No lejos del bosque erguíase altiva la almenada torre del castillo que perteneciera en otro tiempo al gran gentilhombre Rolando de Boys. Este señor había dejado, al morir, todos sus bienes al mayor de sus tres hijos, llamado Oliverio, pero con una cláusula testamentaria mandando entregar la suma de mil escudos al más pequeño de los tres, por nombre Orlando: además imponía a Oliverio la obligación de educar a sus dos hermanos. Uno de estos, Jaques, fue enviado a la escuela e hizo rápidos progresos. En cuanto a Orlando, se le dejó abandonado sin instrucción. Oliverio no solo no le hacía cultivar los dones y facultades que recibiera de la naturaleza, sino que se esforzaba en atrofiarlos para que no sacara de ellos provecho ninguno: hacíale comer con la servidumbre, desdeñábase de tratarle como hermano y parecía buscar por todos los medios posibles, la manera de incapacitarle y hacerle indigno y de la categoría de hidalgo.

Indignado al verse víctima de tan malos tratos, acabó Orlando por revoluciónarse afirmando que no estaba dispuesto a tolerar aquella vil esclavitud: hubo con esto una violenta contienda entre los dos hermanos. Oliverio, siguiendo su costumbre, intentó brutalmente reducir a obediencia a Orlando, por lo cual se salió éste de quicio y asiendo de su pérfido hermano, respondió a sus insultantes frases con una serie de verdades capaces de convencer al más obcecado opresor. Un antiguo criado de la casa se interpuso para apaciguar a los dos hermanos; pero fue en vano: Orlando no cejaba.

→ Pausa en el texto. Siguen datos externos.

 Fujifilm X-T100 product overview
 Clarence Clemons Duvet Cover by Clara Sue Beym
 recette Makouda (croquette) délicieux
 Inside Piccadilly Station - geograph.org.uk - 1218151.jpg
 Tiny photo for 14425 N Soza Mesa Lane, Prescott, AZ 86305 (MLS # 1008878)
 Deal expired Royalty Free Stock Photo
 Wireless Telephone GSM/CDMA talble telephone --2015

—No te soltaré—dícele al intentar escaparse Oliverio. — En virtud del testamento de nuestro difunto padre, venías tú obligado a darme una buena educación, y sin acordarte de esto, me has educado como un labriego, no instruyéndome en ninguna de las artes propias del hidalgo que ha de aparecer como tal en la escena del mundo y de la sociedad. Pero, has de saber que el alma de mi padre revive en mi y no voy a tolerar por más tiempo esta esclavitud degradante. Déjame ocuparme en los ejercicios que corresponden a un joven de posición; de lo contrario entrégame la pequeña parte del patrimonio que me legó nuestro padre en testamento y contando con ello, buscaré fortuna.

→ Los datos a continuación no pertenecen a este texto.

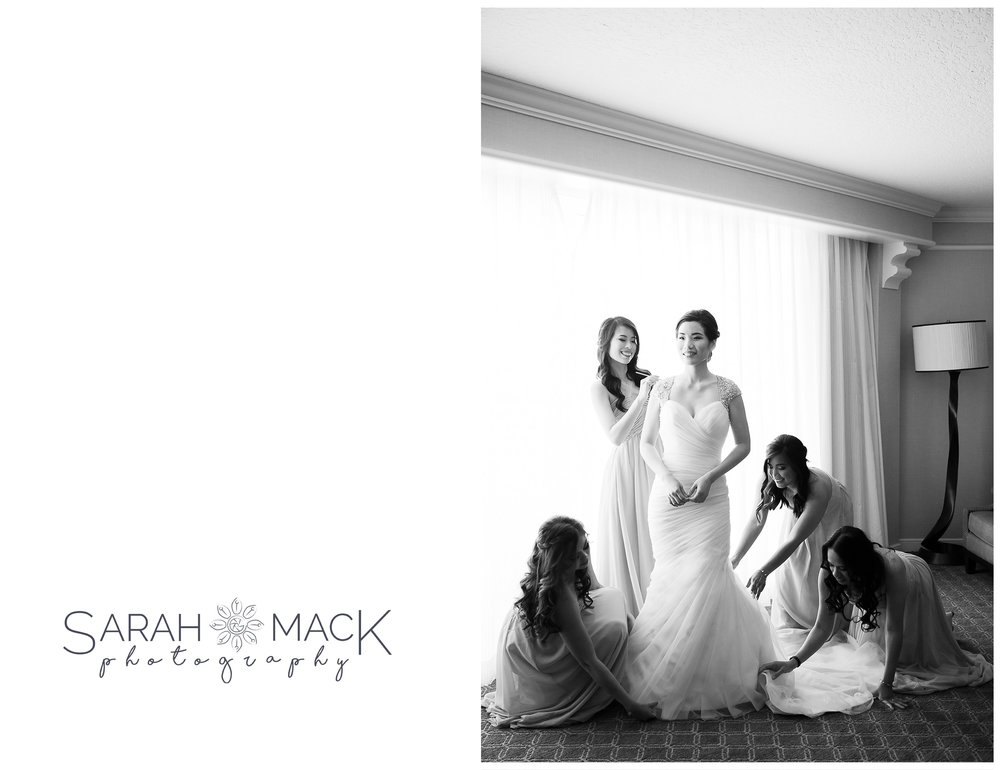 MC-Hyatt-Huntington-Beach-Wedding-Photography-5.jpg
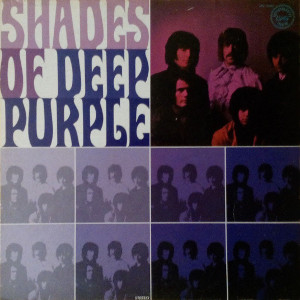 Shades of Deep Purple album cover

—Y ¿qué vas a hacer con esto? ¿Mendigar cuando ya no te quede una blanca?—exclamó Oliverio sonriendo irónicamente. —Pues bien, señor, hagamos un arreglo, no quiero ya ser mas objeto de vuestras importunidades; os daré parte de lo que me pedís, pero soltadme. Y tú, perro viejo (añadió brutalmente, volviéndose al criado Adam) tú, vete con él.

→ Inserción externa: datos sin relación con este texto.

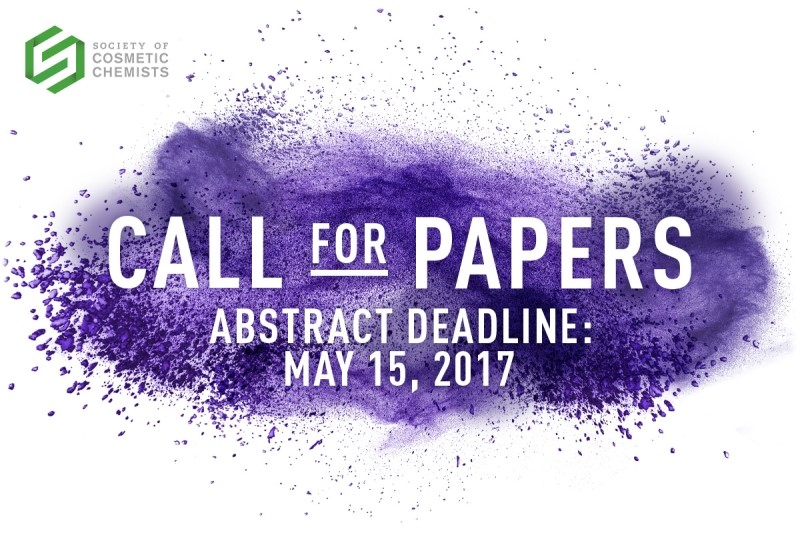 2017 Annual Meeting Call for Papers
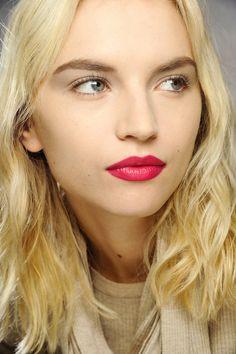 Electric pink lips @ Dries Van Noten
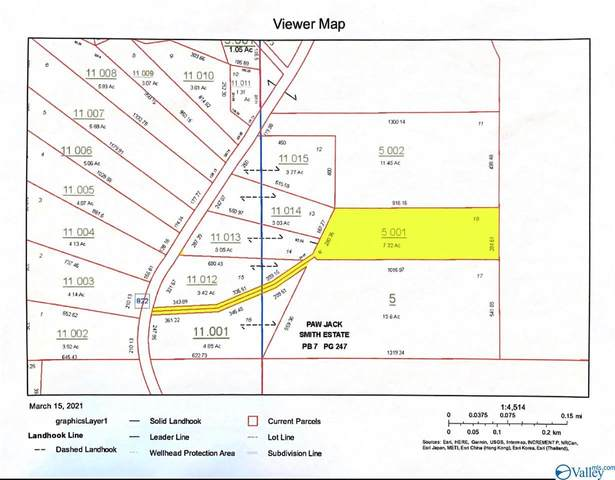 00000 County Road 822, Collinsville, AL 35961 (MLS #1776674) :: Green Real Estate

—¡Perro viejo!.. ¿conque ésta es mi recompensa? ¿así se me pagan los servicios prestados a vuestro padre? eso soy sin duda, un perro viejo que perdí mis dientes al servicio de vuestra familia. ¡Ah malogrado amo mío y padre vuestro!, a buen seguro que él no hubiera proferido tales palabras.

A pesar de su promesa, Oliverio había ideado un medio para deshacerse de su hermano sin verse obligado a desembolsar los mil escudos. El día siguiente al de la contienda, iba a tener lugar un simulacro de lucha en que el campeón Carlos había de hacer alarde de sus proezas en presencia de toda la corte del duque usurpador: Carlos tenía una fuerza y una habilidad capaces de dar muerte a su contrario, sin parecer que lo intentaba. Orlando tenía intención de medir sus fuerzas con aquel famoso atleta. Oliverio lo sabía, y a Carlos se lo habílan comunicado confidencialmente: temiendo dar algún golpe mortal al joven, fue a ver a Oliverio, de quien era amigo, suplicándole que o apartase a Orlando de su propósito, o le hiciese comprender que si le sucedía alguna desgracia, a nadie sino a sí propio podría culpar, puesto que en el ánimo de su contrincante no estaba el hacerle daño.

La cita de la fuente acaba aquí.